● PASSAGE SHOWN:
※

Symptoms of a Reproductive Cancer in Rabbits include:

  • Lethargy
  • Bloody urine or vaginal discharge
  • Increased aggression
  • Mammary gland cysts
  • Abdominal masses

Prevention and Treatment of Reproductive Cancer in Rabbits

These cancers can be exceedingly difficult to treat, so prevention is essential. If your rabbit does develop some form of reproductive cancer, early detection is vital. If cancer has not metastasized and spread, surgical procedures are curable.

Prevention and treatment for reproductive cancer in rabbits includes:


1. Desex/spay your rabbit when it is 4-6 months old
2. If you are a breeder, stop using your rabbit for breeding purposes after the age of 3 or 4 and have them desexed.
1. Hysterectomy of the diseased organ
2. Removal of harmful tumors
3. Blood transfusions
4. Syringe feeding

What Diseases Can Humans Get from Rabbits?

※

● LIST OF TASKS:
1. Answer these questions from the rabbit cancer passage:
(a) Besides lethargy, what kind of urine does the passage list as a symptom?
(b) At what age does the passage say to desex or spay a rabbit?
(c) After what age should breeders stop using a rabbit for breeding?
2. Can you go on with the rabbit cancer passage, picking up after its last heading?
None of the lines are needed for this work.

Stored items:
※

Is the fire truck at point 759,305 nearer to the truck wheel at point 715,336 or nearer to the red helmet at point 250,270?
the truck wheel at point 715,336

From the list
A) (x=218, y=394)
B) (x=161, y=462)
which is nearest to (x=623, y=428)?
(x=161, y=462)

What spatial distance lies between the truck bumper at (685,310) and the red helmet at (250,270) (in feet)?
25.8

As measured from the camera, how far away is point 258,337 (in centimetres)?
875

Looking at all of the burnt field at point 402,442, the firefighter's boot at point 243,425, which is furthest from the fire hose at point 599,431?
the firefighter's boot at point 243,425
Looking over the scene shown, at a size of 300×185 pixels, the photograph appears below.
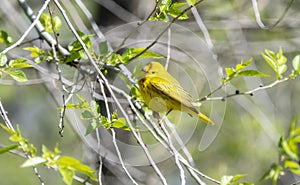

※

● RESPONSES TO THE TASKS:
1.
(a) Bloody urine
(b) 4-6 months old
(c) 3 or 4

2.
Zoonoses is the term used to describe diseases a human can contract from an animal. Although it is rare for a human to contract diseases from rabbits, and most are easily treated, there is still a degree of risk that warrants caution, particularly for humans with compromised immune systems. 

Rabbit E. Cunuculi

Humans that are immunocompromised, young, or elderly are at risk of E. cuniculi; a disease previously described here. Although cases of humans contracting this disease are rare, it can be life-threatening. Symptoms reflect intestinal infection, conjunctivitis, stuffy nose, inflammation of the sinuses, and pneumonia. 

Rabbit Tularemia

Tularemia, also known as rabbit fever, is another disease rabbit-owners could potentially develop from their pet. This is a rare infectious disease that can cause a range of symptoms depending on which type of the disease you contract:

  • Skin ulcers
  • Swollen lymph glands
  • Ocular discharge
  • Vomiting
  • Diarrhea 

And these are just a few of the symptoms. This disease is potentially fatal but is typically treated easily with specialized antibiotics. 

Rabbit Pasteurella

Pasteurella, another disease previously discussed, can also be transmitted from rabbit to human.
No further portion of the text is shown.